## To be done
**1.** List every passage that the blog post on Dumbledore being gay sets inside double quotation marks.
**2.** Transcribe the blog post on Dumbledore being gay, starting at "But I still" and ending at "What an inspiration!".
**3.** Pick up the blog post on Dumbledore being gay after its last sentence and keep writing.

## Text
**********
CLICK THE PIC BELOW TO CHECK IT OUT!!
But I still think he's a total waste of space. A void. Where talent goes to die. What has he done besides be part of a boy band and make failed attempts to travel to space? Oh, he came out as gay! Stop the presses! Throw him a parade! Hold him up as a role model for....making shitty music and not quite getting into space and dating hairless, underwear model type dudes? What an inspiration!
Recently, there has been even more hoo-ha over the revelation of a famous figure's gayness. I am typing, of course, about author J.K. Rowling revealing that the character Dumbledore, Headmaster of Hogwart's School for Witchcraft & Wizardry in the Harry Potter series, was gay. "O RLY?" cried the Internets (and tons of people in real life as well). Of course some of the Christian douchebags of the world are getting their unders twisted into triple knots over this, but it's really no surprise. They already hated the HP books cuz of the magickal stuff and it's not all a metaphor for Jesus, etc. So fresh and unpredictable, that Christian Right! But personally I don't get why it's all that remarkable either way. Especially to those people who are all "Dumbledore is gay, this is so awesome!" To me it feels pretty tacked on and, in the grand scheme of those books, pretty unremarkable. I guess it's cool to think that this enjoyable character was "one of us". But let's take a look at Dumbledore before we get too excited.
**********
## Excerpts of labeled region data
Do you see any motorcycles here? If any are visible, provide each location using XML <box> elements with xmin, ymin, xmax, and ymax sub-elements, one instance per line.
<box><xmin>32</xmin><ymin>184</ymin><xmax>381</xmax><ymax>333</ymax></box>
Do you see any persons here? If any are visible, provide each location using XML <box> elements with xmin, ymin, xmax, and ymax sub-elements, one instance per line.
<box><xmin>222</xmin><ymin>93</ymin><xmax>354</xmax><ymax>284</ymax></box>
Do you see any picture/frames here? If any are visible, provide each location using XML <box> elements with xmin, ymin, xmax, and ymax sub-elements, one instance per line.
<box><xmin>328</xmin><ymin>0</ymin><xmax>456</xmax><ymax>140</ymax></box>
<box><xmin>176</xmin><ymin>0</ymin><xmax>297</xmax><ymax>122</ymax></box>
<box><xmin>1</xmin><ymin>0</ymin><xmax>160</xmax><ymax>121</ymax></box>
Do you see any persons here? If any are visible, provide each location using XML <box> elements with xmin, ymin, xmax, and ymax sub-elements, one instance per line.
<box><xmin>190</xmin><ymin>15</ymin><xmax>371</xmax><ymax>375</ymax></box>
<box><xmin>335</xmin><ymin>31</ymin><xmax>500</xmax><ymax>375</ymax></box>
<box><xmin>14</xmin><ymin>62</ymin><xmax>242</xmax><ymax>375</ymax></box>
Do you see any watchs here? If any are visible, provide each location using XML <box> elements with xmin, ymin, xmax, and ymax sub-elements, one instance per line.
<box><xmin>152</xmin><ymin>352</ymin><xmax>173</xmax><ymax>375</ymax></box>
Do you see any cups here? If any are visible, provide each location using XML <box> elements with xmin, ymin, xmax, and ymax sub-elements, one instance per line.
**********
## Responses to the tasks
**1.**
- O RLY?
- Dumbledore is gay, this is so awesome!
- one of us

**2.**
But I still think he's a total waste of space. A void. Where talent goes to die. What has he done besides be part of a boy band and make failed attempts to travel to space? Oh, he came out as gay! Stop the presses! Throw him a parade! Hold him up as a role model for....making shitty music and not quite getting into space and dating hairless, underwear model type dudes? What an inspiration!

**3.**
- He was madly in love/obsessed with a straight dude when he was younger and it caused him to engage in horribly oppressive behaviors against others that ran counter to his true, personal beliefs. It's not that this kind of thing doesn't happen in real life. But it's so often the trend to portray gay characters in tragic, doomed situations when it comes to who they love or desire.
- He is completely asexual throughout the entire run of the Harry Potter series, an affliction which besieges many gay characters in various media. While many of the adults in the HP books are similar in their lack of overt sexuality, there's still a great deal of coupling among them, history of prior coupling and evidence of a sex life by their having of children.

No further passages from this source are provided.